The society gives the Pierce award to an astronomer who is 35 or younger and has made unusually significant contributions to astronomical research in the past five years. The awards committee selected Sembach for his research into clouds of gas on the outskirts of the Milky Way galaxy. Sembach has analyzed the composition and motion of these gases to help reveal new insights into the origin and evolutions of galaxies.
"One thing I'd like to make sure to point out is that this work was by no means done in isolation," Sembach says. "I've worked with many collaborators, and this award is reflective not only of my accomplishments but of what my collaborators and I have achieved together."
The award includes a small honorarium and an opportunity for the winner to present details of his research at one of the annual AAS meetings.
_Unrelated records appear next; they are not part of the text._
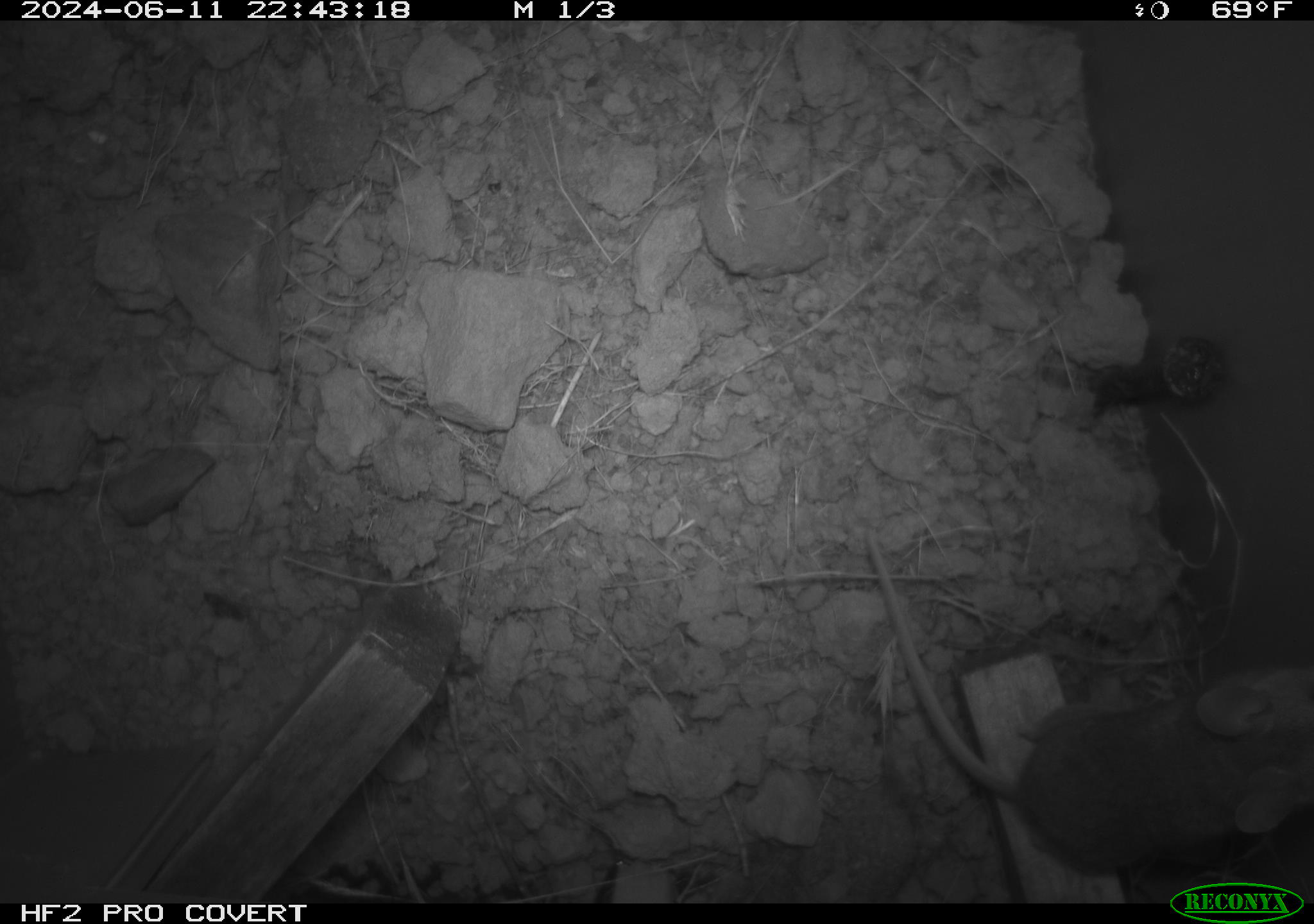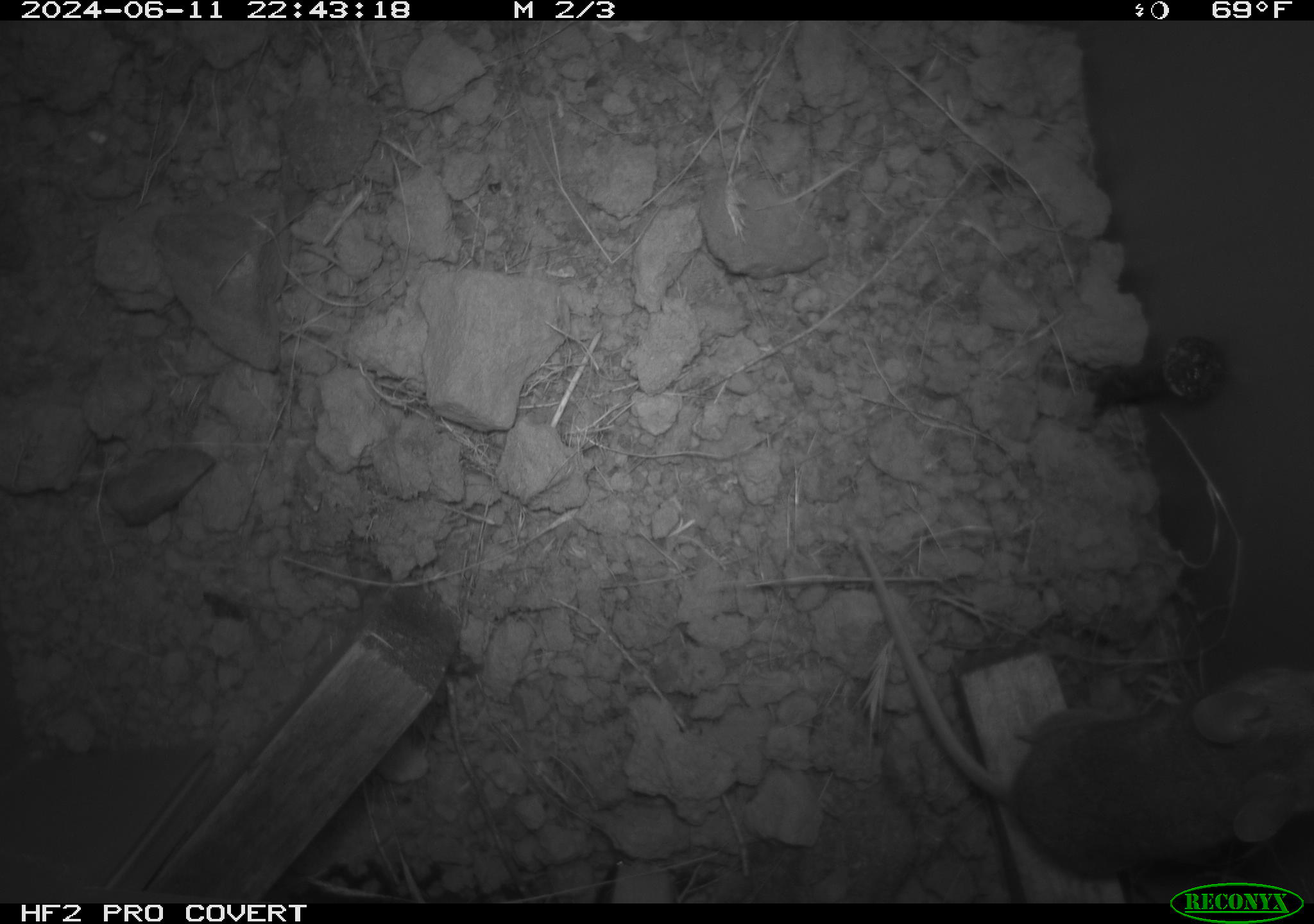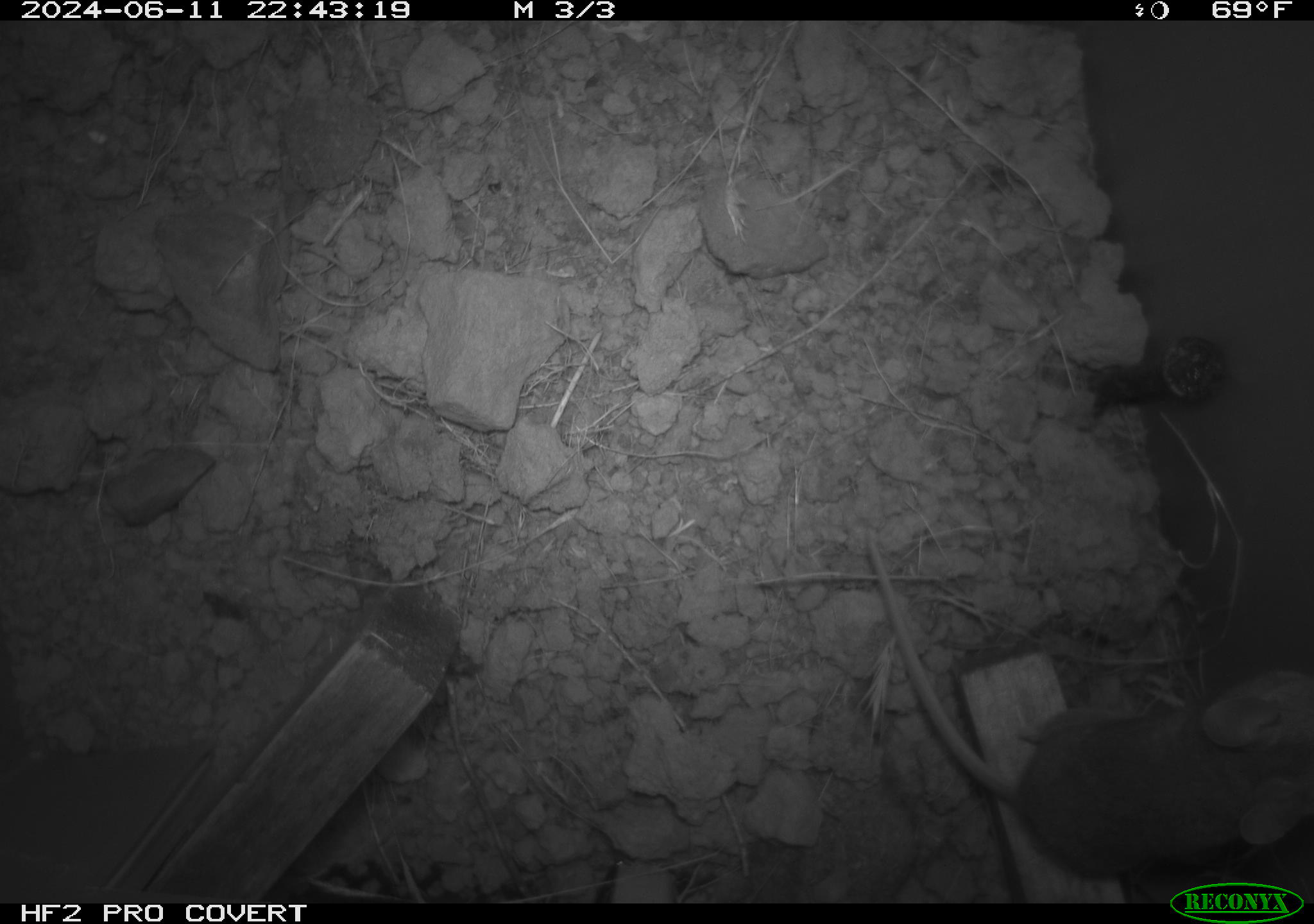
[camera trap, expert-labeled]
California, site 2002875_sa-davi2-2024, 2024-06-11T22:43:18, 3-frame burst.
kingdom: Animalia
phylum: Chordata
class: Mammalia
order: Rodentia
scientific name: Rodentia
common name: mouse species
Sembach has chosen to give his presentation at next winter's AAS meeting.
He says one of the nicest parts of receiving the award has been all the congratulatory e-mail and other messages he's received from colleagues delighted to hear the good news. Sembach is far too modest to brag about the award, but his co-workers aren't hesitant to crow about what a remarkable honor he's won.
"Ken is one of those dynamic individuals who can juggle five balls in the air and still conduct an orchestra," says Bill Blair, an associate research professor who works with Sembach. "The fact that he has garnered such a prestigious science award for his personal research while carrying his functional load is a truly impressive accomplishment."
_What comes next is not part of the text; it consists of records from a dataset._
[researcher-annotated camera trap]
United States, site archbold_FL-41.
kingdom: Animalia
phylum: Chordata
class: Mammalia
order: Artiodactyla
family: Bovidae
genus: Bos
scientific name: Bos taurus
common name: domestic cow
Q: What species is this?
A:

"The Pierce Prize is the most important prize awarded to a young observational astronomer in this country," says Warren Moos, professor of physics and astronomy. "It is a strong endorsement of the recipient's talents and research, and it marks him as a bright, promising star to watch as his career unfolds."
Sembach is the lead science coordinator and planner for the two largest projects under study by the Far Ultraviolet Spectroscopic Explorer, a NASA satellite observatory operated by Johns Hopkins. Moos is the principal investigator for FUSE.
Sembach was nominated for the Pierce Prize by Blair Savage, a professor of astronomy at the University of Wisconsin at Madison, who was his thesis advisor.
"Ken's work beautifully demonstrates the tremendous power of ultraviolet spectroscopy from orbiting space observatories for obtaining fundamental information about the physical state and distribution of the cold, warm and hot gas in regions of our galaxy up to 120,000 light-years from Earth," Savage says.
Sembach has studied the gases using orbiting spectrometers on both FUSE and the Hubble Space Telescope. Spectroscopy reveals the details of how light from distant stars and galaxies has changed after passing through the gas clouds. Sembach can then use those changes to infer important information about the makeup of the clouds and their motion.
"FUSE is giving us a new look at these clouds because for the first time we can see the real hot gas content of the clouds as well as the cold gas that's associated with the clouds," Sembach says. "From that data, we can get quite a nice handle on the composition and properties of the clouds."
The clouds can shed light both on the history of the Milky Way's evolution and on its future development.
"Ken's studies of these clouds of interstellar gas in the outer parts of the Milky Way are of great importance for understanding the physical processes that control the evolution of the gaseous matter in Milky Way," Savage says.